João Ferreira: A nossa formação em jazz, como todas as etapas pelas quais passámos e passaremos na nossa vida, é um elemento que nos completa enquanto músicos. Se há uma relação direta entre a formação e o trabalho que fazemos, não sei… Mas de certeza que a formação nos deu ferramentas técnicas úteis na criação dos temas.
ComUM: Em entrevista ao Fantastic afirmou, e cito, “nós pretendemos ser mainstream”. Por que é que faz sentido para vocês seguirem essa linha?

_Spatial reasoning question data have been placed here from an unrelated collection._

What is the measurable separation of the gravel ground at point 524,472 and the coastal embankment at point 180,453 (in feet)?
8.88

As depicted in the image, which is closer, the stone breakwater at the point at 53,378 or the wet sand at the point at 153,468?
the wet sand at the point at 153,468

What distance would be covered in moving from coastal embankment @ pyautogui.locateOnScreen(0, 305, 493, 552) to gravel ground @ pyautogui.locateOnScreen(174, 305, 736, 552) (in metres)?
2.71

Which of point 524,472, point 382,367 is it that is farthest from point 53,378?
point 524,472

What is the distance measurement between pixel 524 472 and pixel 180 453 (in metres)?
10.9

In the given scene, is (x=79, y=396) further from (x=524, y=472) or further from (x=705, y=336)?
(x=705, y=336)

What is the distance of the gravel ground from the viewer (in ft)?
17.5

João Ferreira: Nós queremos ser mainstream no sentido em que queremos chegar ao maior número de pessoas possível. Nós queremos expor as nossas ideias num formato em que as pessoas compreendam com facilidade. É uma preocupação que temos: pegar nas nossas criações e limpar o ruído que possa afetar a passagem da mensagem. Isso para nós é mainstream, não nos queremos fechar numa bolha de linguagem que só nós compreendemos.
ComUM: A opção por cantarem em inglês também é uma forma de chegarem cada vez a mais gente? Ou não foi uma decisão e, pelo contrário, aconteceu naturalmente?

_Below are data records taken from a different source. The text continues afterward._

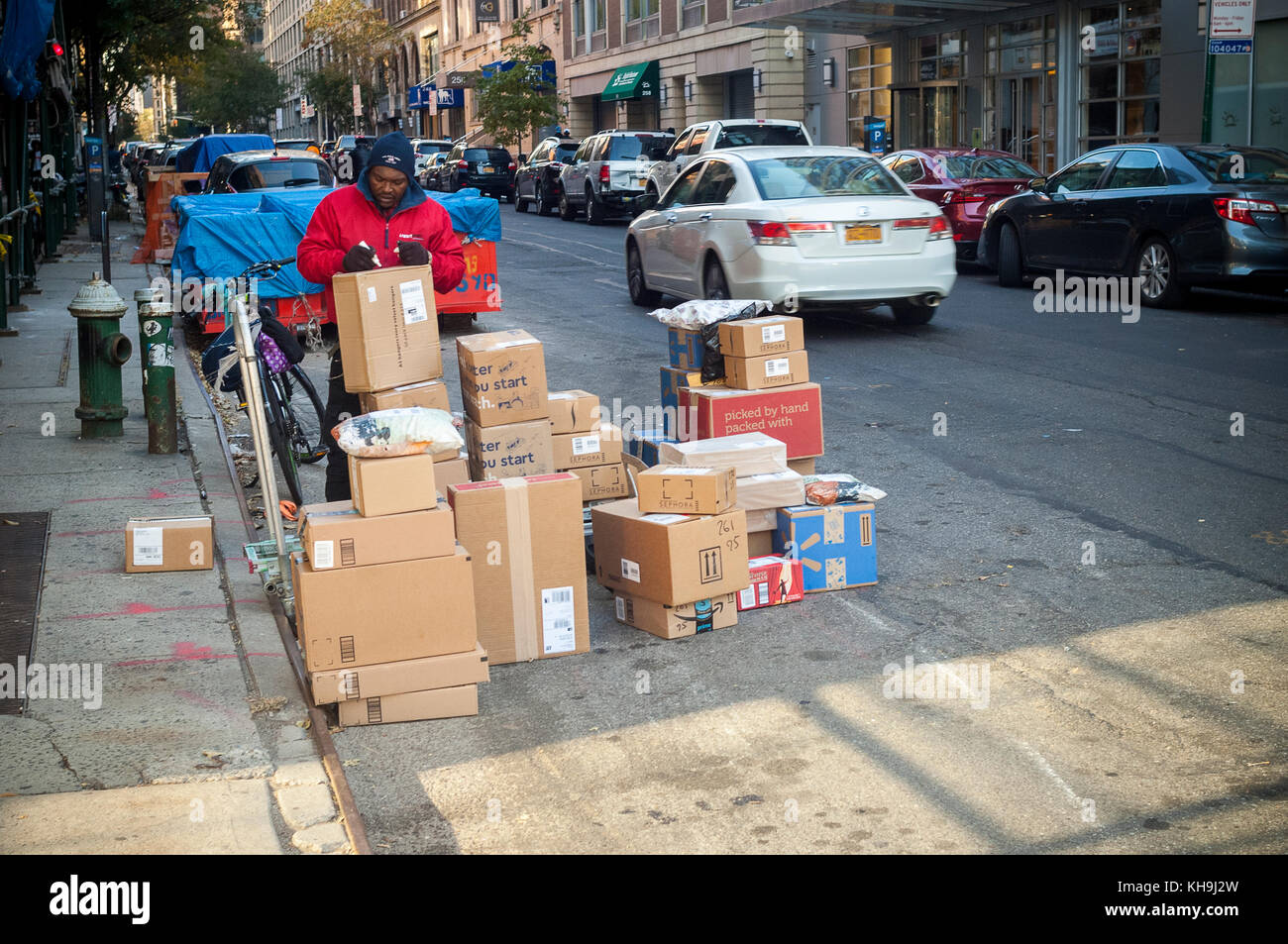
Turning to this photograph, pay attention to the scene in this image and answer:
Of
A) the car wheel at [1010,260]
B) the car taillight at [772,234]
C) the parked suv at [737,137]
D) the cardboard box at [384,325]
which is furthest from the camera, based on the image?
the parked suv at [737,137]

João Ferreira: Acho que o inglês veio naturalmente… Todos adoramos música em português, mas provavelmente a maior parte das nossas influências ligadas à criação dos Crimson Hall são em inglês e penso que essa será a maior razão.

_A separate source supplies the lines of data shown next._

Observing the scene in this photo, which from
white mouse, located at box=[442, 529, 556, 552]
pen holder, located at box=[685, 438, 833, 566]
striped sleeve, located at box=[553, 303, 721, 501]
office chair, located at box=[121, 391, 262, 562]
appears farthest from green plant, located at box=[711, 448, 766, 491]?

ComUM: Pensam na internacionalização?
João Ferreira: Mantendo o desejo de chegar ao maior número de pessoas possível, achamos que há muita gente por esse mundo fora a quem nós gostávamos que a nossa música chegasse.
“Se a mensagem for forte, os sentimentos são maiores que as palavras.”
ComUM: Seria fácil para uma banda de rock cantado em português chegar a outros países?
João Ferreira: Acho que seria possível, sim. Se a mensagem for forte, os sentimentos são maiores que as palavras. Os estrangeiros emocionam-se a ouvir fado e não percebem o que está a ser dito, por isso, acho que sim.
ComUM: No dia 2 de julho apresentaram o disco no RCA Club. Como foi essa noite?
João Ferreira: Foi incrível, acho que correu tudo bem, as pessoas participaram, cantaram… foi muito bom!
ComUM: Como surgiu a ideia de convidarem os Insch?
João Ferreira: Ouvimos os Insch na rádio e gostámos bastante. Depois descobrimos que eles também estavam com a Farol Música [editora] e achámos que tínhamos bastantes elementos comuns e que seria fácil partilharmos a noite. E daí surgiu o convite. Correu tudo bem, foi uma noite intensa.
“Nenhum homem é uma ilha e a união faz a força.”
ComUM: Deviam existir mais colaborações entre os artistas de rock portugueses?
João Ferreira: No nosso ponto de vista achamos que deve haver colaborações entre todos os artistas de todos os estilos. Nenhum homem é uma ilha e a união faz a força. Deixemos de estar isolados e vamos juntar-nos pela música!